- **Exercise task**: Could you reproduce the listing below, renaming "closest" to "nearest" and keeping everything else unchanged?
##### Data listing #####
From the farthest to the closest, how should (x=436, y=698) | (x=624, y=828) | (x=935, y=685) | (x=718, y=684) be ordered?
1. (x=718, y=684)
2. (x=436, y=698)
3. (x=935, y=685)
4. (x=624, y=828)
#####
- **Finished answer**:
From the farthest to the nearest, how should (x=436, y=698) | (x=624, y=828) | (x=935, y=685) | (x=718, y=684) be ordered?
1. (x=718, y=684)
2. (x=436, y=698)
3. (x=935, y=685)
4. (x=624, y=828)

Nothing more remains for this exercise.